The Event-Driven Escape Hatch

The way out of this trap is decoupling via an event-driven architecture. Let me sketch out the full picture before we dig into the weeds:

flowchart TD
    U([User]) -->|Upload File| AG[API Gateway]
    
    AG -->|1. Store Raw Bytes| S3[(AWS S3 / Object Storage)]
    AG -->|2. Write Metadata| PG[(PostgreSQL / Relational DB)]
    AG -->|3. Return 200 OK| U
    
    S3 -->|S3 Event Notification| LMB[AWS Lambda]
    
    LMB -->|Produce Message| KB[/Apache Kafka Message Broker/]
    
    KB -->|Distribute Work| W1[Worker 1]
    KB -->|Distribute Work| W2[Worker 2]
    KB -->|Distribute Work| W3[Worker 3]
    
    W1 & W2 & W3 -->|Upsert Vectors| VDB[(Vector DB)]
    W1 & W2 & W3 -->|Update Status| PG
    
    style AG fill:#4f46e5,color:#fff
    style KB fill:#f59e0b,color:#000
    style VDB fill:#10b981,color:#fff
    style S3 fill:#3b82f6,color:#fff
    style PG fill:#3b82f6,color:#fff

Let’s break down why this actually works in the real world.

Step 1 — Fast Storage, Happy Users

When someone hits upload, our API gateway does exactly two things:

  1. Shoves the raw bytes directly into S3.
  2. Writes a quick metadata row in PostgreSQL (who owns it, where it belongs, timestamp, etc.).
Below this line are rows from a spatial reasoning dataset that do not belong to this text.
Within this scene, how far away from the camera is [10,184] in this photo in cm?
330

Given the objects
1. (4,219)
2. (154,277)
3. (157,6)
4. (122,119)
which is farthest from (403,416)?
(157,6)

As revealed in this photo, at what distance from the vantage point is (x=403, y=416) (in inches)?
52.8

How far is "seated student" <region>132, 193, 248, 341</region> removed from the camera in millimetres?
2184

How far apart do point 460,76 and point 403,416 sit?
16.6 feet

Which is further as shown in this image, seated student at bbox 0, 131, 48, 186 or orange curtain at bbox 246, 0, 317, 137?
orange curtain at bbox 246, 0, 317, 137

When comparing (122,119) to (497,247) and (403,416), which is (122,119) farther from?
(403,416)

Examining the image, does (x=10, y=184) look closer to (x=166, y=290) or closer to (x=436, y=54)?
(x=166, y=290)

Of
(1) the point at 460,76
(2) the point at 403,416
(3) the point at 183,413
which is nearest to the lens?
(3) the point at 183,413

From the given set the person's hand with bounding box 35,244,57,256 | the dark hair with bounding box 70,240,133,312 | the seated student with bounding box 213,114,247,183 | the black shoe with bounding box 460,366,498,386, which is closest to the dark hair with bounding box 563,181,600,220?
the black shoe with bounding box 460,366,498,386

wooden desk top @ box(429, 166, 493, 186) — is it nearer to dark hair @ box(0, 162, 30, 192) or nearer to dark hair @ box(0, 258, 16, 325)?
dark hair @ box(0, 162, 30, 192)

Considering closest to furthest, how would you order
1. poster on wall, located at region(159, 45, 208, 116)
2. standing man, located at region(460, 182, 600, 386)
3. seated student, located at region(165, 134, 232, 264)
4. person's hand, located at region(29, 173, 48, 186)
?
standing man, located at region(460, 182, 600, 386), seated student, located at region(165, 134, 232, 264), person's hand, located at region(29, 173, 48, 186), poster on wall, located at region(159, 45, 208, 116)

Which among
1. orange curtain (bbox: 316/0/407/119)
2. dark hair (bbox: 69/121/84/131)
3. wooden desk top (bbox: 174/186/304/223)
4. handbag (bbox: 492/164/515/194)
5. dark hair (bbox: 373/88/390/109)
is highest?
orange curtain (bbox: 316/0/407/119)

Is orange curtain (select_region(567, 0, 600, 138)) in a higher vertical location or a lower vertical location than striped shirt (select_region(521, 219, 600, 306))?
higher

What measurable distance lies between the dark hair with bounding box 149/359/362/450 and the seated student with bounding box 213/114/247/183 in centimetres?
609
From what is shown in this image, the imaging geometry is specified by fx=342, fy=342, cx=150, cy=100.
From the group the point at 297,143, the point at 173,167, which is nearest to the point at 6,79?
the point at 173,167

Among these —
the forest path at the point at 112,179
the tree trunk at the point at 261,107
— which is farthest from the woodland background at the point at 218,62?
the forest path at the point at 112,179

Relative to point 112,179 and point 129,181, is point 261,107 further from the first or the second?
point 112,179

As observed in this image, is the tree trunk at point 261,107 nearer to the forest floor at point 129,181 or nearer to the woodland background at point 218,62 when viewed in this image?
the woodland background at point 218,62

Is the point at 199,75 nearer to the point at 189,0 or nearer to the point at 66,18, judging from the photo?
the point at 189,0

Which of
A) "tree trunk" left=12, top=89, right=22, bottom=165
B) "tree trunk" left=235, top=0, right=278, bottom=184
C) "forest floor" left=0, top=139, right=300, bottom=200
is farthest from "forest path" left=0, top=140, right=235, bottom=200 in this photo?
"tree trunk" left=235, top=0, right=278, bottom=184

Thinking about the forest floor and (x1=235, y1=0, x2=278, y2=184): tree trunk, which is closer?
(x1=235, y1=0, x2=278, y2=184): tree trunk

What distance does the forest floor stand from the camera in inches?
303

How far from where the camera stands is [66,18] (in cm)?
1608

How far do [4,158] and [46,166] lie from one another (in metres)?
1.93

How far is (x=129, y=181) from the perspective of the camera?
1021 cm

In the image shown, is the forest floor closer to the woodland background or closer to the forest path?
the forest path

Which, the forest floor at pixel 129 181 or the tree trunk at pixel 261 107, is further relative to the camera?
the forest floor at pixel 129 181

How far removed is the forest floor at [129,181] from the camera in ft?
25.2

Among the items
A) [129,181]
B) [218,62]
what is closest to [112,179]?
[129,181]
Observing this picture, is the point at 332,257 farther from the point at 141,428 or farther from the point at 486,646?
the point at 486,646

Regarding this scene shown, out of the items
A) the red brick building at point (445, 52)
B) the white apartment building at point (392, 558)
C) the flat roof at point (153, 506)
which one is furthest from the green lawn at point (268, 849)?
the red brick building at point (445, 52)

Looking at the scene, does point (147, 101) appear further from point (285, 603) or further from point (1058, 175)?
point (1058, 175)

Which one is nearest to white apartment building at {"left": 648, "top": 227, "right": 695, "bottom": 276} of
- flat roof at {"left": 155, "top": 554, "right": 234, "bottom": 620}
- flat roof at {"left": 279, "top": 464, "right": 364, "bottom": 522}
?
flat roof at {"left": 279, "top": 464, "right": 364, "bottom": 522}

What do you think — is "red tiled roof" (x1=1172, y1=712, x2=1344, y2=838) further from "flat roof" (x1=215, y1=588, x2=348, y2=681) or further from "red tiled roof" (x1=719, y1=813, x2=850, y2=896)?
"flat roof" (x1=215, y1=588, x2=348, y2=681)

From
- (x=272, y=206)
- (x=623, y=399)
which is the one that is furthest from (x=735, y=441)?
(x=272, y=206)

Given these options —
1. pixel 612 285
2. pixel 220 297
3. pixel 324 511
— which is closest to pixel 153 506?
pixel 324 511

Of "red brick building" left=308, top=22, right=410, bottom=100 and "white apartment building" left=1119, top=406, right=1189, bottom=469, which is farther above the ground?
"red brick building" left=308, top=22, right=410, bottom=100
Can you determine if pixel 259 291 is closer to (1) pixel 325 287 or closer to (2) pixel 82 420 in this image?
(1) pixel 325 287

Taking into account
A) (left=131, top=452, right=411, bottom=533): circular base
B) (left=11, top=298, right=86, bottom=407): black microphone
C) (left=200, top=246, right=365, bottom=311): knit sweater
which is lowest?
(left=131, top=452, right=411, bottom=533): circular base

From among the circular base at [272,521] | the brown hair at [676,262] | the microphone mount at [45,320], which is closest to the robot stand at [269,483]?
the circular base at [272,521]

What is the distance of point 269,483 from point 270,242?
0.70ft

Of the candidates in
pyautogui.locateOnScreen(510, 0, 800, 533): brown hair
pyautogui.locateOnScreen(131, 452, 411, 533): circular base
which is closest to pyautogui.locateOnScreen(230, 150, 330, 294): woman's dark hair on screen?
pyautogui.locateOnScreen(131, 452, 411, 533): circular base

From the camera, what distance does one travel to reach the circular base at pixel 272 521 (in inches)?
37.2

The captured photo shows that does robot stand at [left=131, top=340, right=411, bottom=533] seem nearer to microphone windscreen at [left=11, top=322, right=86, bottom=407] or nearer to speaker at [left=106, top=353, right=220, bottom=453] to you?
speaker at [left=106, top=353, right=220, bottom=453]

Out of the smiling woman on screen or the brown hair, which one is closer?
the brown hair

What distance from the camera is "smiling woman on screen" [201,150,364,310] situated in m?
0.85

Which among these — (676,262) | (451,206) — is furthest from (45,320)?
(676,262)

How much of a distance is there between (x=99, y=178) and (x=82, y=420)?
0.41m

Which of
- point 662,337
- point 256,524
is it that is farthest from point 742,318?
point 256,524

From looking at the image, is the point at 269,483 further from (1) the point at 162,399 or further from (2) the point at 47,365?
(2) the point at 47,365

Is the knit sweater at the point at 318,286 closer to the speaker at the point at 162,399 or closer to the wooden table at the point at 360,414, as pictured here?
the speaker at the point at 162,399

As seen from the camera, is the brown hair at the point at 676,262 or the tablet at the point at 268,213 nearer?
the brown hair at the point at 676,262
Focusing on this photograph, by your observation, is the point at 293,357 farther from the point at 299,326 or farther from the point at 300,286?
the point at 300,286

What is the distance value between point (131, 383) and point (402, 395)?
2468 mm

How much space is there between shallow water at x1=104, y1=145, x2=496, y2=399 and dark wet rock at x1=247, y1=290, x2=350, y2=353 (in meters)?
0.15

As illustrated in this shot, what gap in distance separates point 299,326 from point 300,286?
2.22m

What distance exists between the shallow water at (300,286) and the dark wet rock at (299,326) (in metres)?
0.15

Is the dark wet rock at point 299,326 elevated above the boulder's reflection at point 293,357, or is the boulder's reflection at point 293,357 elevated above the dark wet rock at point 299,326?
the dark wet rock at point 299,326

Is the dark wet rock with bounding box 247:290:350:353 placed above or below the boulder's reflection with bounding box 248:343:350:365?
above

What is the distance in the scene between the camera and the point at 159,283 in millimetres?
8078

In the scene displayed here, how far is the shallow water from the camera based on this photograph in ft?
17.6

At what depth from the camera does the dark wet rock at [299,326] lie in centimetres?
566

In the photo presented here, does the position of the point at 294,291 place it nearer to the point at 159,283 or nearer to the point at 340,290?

And we’re done. The user gets a 200 OK, the connection closes, and from their perspective, life is good.

# api/routes/upload.py

async def handle_upload(file: UploadFile, user_id: str, db: Session):
    file_id = generate_ulid()

    # 1. Stream straight to S3 — absolutely no buffering in app memory!
    s3_path = await s3_client.upload_fileobj(
        fileobj=file.file,
        bucket=settings.S3_BUCKET,
        key=f"uploads/{user_id}/{file_id}/{file.filename}",
    )

    # 2. Jot down the metadata
    db_file = FileRecord(
        id=file_id,
        owner_id=user_id,
        filename=file.filename,
        s3_path=s3_path,
        status=FileStatus.PENDING,  # <-- the crucial part: it's not indexed yet
        size_bytes=file.size,
    )
    db.add(db_file)
    db.commit()

    # 3. Bail out immediately. No AI, no parsing.
    return {"file_id": file_id, "status": "uploaded"}

Notice that FileStatus.PENDING flag? The client app knows the file is safe, but it’s not searchable yet. You can throw a subtle little “Indexing…” spinner on the UI. It’s honest, it’s accurate, and most importantly, it doesn’t freeze the user’s workflow.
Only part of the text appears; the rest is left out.